All the test compounds were able to inhibit the growth of HCT-116 cells in a dose-dependent manner. As seen from Table 4, compound 15 showed a strong inhibitory effect against HCT-116 cells line, but not as strong as the reference drug Doxorubicin. Compound 16 proved the least active, while compounds 7, 19 exhibited a moderate growth inhibitory effect. For the cytotoxicity testing of compounds 7, 15, 16 and 19 against the HCT-116 cell line, solutions of the same concentrations as in the cytotoxicity testing against the HepG-2 cell line. The resulting cell viabities (%) and IC50 values (mg/mL) are listed in Table 5.
As seen from Table 5, compounds 15 and 19 showed a high cytotoxic activity against the HCT-116 cancer cell line, and compounds 7 and 16 were moderately active.
EXPERIMENTAL
The melting points were measured using an Electro thermal IA 9100 apparatus in open capillary tubes and are uncorrected. All experiments were carried out using dry solvents. Thin-layer chromatography (TLC) was performed on Merck Silica Gel 60 F254 plates with detection in UV light. The products were purified by crystallization. The IR spectra were recorded on a Pye Unicam Sp-3-300 or a Shimadzu FTIR 8101 spectrophotometer in KBr discs. The 1H and 13C NMR spectra were recorded on a Varian Mercury VX-300 spectrometer at 300 and 75.4 MHz, respectively, in DMSO-d6. All chemical shifts were expressed in ppm on the δ scale using TMS as internal reference. The elemental analysis and in vitro antimicrobial activity testing were performed at the Microanalysis Center, Cairo University, Giza, Egypt.

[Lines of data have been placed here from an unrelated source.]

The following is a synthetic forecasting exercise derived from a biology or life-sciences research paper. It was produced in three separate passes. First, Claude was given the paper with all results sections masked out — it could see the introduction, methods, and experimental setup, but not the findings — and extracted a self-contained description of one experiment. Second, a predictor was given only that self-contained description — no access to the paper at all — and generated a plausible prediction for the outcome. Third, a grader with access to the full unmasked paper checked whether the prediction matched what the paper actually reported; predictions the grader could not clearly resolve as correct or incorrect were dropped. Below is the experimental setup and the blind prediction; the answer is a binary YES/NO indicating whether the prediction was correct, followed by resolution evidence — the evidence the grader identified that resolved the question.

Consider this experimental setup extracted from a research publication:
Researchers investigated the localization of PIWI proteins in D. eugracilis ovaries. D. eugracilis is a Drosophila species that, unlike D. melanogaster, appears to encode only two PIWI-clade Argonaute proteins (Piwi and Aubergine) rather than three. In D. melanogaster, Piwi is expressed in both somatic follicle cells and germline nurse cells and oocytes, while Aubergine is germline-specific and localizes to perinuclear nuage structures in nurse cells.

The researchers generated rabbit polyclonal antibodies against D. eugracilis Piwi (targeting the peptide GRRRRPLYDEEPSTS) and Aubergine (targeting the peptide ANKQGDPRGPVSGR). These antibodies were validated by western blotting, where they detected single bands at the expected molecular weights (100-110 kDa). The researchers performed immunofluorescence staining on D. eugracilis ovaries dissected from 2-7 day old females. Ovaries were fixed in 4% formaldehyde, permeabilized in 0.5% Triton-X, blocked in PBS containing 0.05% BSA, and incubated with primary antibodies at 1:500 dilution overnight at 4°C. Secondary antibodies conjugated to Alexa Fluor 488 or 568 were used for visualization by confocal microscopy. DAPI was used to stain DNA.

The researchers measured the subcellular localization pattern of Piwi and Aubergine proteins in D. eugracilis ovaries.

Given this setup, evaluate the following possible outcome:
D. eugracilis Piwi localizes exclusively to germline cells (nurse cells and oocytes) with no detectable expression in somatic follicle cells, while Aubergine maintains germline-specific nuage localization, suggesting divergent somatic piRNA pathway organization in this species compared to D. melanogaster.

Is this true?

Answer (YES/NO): NO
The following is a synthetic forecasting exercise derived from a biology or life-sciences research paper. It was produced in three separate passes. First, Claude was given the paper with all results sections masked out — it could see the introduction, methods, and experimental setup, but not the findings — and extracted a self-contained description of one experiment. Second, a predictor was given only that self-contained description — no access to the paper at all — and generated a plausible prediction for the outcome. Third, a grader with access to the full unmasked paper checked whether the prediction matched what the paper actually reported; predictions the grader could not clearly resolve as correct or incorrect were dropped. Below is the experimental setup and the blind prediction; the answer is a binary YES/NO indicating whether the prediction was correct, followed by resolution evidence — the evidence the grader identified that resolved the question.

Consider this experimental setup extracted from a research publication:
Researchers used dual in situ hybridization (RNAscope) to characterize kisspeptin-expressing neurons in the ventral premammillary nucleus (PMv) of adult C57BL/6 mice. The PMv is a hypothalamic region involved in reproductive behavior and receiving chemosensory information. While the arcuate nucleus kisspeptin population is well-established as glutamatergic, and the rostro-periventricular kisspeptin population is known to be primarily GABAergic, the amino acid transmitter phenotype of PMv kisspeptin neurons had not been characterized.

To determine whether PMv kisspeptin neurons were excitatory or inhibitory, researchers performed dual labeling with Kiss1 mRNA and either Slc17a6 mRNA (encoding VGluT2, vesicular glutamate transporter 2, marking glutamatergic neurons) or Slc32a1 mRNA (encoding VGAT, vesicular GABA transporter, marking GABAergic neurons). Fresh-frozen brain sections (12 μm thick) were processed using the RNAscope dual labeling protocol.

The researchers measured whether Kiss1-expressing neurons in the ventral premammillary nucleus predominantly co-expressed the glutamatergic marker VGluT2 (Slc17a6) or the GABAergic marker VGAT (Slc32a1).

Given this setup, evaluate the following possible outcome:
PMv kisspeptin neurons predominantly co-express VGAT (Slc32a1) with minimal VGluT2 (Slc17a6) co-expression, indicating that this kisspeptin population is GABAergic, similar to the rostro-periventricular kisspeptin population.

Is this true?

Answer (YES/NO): NO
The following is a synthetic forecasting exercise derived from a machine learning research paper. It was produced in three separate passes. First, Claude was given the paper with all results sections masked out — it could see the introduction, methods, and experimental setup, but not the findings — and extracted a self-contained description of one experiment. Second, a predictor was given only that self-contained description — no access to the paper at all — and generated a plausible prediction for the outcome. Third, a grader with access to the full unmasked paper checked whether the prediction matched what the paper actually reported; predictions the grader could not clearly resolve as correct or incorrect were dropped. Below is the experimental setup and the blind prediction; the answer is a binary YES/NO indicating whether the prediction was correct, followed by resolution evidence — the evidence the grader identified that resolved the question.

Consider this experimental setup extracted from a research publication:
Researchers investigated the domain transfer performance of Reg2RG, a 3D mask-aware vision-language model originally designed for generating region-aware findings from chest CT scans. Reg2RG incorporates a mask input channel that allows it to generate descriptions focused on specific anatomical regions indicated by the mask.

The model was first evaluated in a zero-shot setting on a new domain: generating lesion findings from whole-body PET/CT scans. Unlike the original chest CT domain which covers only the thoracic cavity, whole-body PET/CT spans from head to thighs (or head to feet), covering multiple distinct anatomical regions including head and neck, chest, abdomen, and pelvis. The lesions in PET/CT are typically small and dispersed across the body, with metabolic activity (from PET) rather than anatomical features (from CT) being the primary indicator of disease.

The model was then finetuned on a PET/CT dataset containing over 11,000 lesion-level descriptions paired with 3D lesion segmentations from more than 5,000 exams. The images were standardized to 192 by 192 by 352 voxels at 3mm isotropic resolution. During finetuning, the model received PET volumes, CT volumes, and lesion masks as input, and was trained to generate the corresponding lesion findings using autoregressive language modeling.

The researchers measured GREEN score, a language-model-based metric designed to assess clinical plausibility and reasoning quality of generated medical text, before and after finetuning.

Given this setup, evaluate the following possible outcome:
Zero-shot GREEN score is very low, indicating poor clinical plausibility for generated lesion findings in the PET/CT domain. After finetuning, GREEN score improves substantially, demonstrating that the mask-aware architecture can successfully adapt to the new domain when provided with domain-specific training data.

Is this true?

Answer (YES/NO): YES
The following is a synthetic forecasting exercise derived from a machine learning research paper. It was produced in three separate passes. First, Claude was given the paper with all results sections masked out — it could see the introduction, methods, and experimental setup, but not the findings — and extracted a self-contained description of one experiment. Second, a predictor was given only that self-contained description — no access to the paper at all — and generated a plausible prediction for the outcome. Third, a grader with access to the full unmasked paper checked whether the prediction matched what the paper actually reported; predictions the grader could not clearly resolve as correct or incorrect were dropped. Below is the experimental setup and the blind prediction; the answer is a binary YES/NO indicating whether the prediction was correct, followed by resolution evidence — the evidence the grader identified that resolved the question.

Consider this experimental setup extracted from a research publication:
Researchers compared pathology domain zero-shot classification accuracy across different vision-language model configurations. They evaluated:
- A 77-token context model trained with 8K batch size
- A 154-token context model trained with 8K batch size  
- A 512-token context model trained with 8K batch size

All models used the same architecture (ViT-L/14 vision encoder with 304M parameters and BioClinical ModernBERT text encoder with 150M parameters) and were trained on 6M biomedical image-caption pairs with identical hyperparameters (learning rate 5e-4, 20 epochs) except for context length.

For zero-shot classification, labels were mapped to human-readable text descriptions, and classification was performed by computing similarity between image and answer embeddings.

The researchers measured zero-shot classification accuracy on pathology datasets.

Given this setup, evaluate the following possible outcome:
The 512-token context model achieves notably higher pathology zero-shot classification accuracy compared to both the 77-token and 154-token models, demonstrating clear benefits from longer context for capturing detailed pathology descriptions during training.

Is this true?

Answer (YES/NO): NO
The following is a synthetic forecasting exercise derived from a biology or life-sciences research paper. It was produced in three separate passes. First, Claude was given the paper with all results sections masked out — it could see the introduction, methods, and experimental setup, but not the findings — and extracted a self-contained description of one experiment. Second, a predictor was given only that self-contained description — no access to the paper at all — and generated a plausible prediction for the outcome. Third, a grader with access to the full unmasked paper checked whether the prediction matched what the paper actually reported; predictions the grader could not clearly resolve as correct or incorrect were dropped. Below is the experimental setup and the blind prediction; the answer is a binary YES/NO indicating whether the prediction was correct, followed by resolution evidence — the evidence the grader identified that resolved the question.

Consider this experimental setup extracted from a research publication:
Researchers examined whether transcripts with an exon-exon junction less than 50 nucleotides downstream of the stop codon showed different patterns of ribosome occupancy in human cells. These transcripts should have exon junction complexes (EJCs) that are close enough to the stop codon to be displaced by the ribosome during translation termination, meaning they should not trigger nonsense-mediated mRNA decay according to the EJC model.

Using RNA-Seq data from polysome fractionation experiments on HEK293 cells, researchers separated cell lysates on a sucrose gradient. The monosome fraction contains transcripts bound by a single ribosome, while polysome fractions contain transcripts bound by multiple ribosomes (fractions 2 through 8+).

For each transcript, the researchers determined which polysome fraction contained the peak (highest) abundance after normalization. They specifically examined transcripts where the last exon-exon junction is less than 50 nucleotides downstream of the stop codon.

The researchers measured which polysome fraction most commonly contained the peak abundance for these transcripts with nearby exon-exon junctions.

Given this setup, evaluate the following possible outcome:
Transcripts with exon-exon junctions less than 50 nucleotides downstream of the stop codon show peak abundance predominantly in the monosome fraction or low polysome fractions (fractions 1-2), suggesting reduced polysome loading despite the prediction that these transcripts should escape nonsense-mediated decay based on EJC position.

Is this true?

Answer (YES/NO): NO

6-Amino-3-benzyl-2-thioxo-2H-1,3-thiazin-4(3H)-one (3). A solution of carbon disulfide (0.01 mol), compound 1 (0.01 mol), and potassium hydroxide (0.01 mol) in absolute ethanol (20 mL) was refluxed for 6 h and then poured into glacial acetic acid. The precipitate that formed was filtered off, washed with water, dried, and crystallized from ethanol. Yield 90%, white crystals, mp 138–142°C. IR spectrum, ν, cm–1: 3212 (NH2), 1650 (C=O), 1492 (C=N), 1295 (C=S). 1H NMR spectrum, δ, ppm: 4.44 d (2H, CH2N, J 7.0 Hz), 5.86 s (1H, CH. olefinic), 7.25–7.33 m (5Harom), 8.21 s (2H, NH2). 13C NMR spectrum, δ, ppm: 43.37 (CH2), 85.87 (=CH), 126.98 (phenyl carbons), 127.93, 128.70, 137.70, 140.12, 153.13, 156.06 (=C–NH2), 161.02 (C=O), 167.69 (C=S). Found, %: C 52.50; H 3.95; N 11.00; O 6.20; S 26.40. C11H10N2OS2. Calculated, %: C 52.77; H 4.03; N 11.19; O 6.39; S 26.62. M 250.33.
3-Benzyl-4-hydroxy-6-hydroxyfuro[3',2':4,5]pyrrolo[3,2-e][1,3]thiazine-2(3H)-thione (7) A solution of maleic anhydride (0.01 mol), compound 3 (0.01 mol), and sodium acetate (0.01 mol) in acetic acid (20 mL) was refluxed for 6 h and then poured into ice water. The precipitate that formed was filtered off, washed with water, dried and crystallized from acetic acid. Yield 94%, yellow powder, mp 78–82°C. IR spectrum, ν, cm–1: 3250 (OH), 3174 (NH), 1650 (C=O), 1575 (C=C), 1326 (C=S). 1H NMR spectrum, δ, ppm: 4.55 d (2H, CH2Ph, J 5.5 Hz), 5.00 d.d (2H, CH2, J 31.0 Hz), 5.43 d (1H, CH, J 35.5 Hz), 7.26–7.32 m (5Harom), 10.45 s (1H, OH). 13C NMR spectrum, δ, ppm: 42.22 (CH2), 127.45 (phenyl carbons), 127.69, 127.76, 128.32, 128.53, 128.59, 139.16 (=C–OH), 164.48 (imine carbon), 184.31 (=C–OH), 201.63 (C=S). Found, %: C 54.33; H 2.99; N 8.60; O 14.33; S 19.39. C15H10N2O3S2. Calculated, %: C 54.53; H 3.05; N 8.84; O 14.53; S 19.41. M 330.01.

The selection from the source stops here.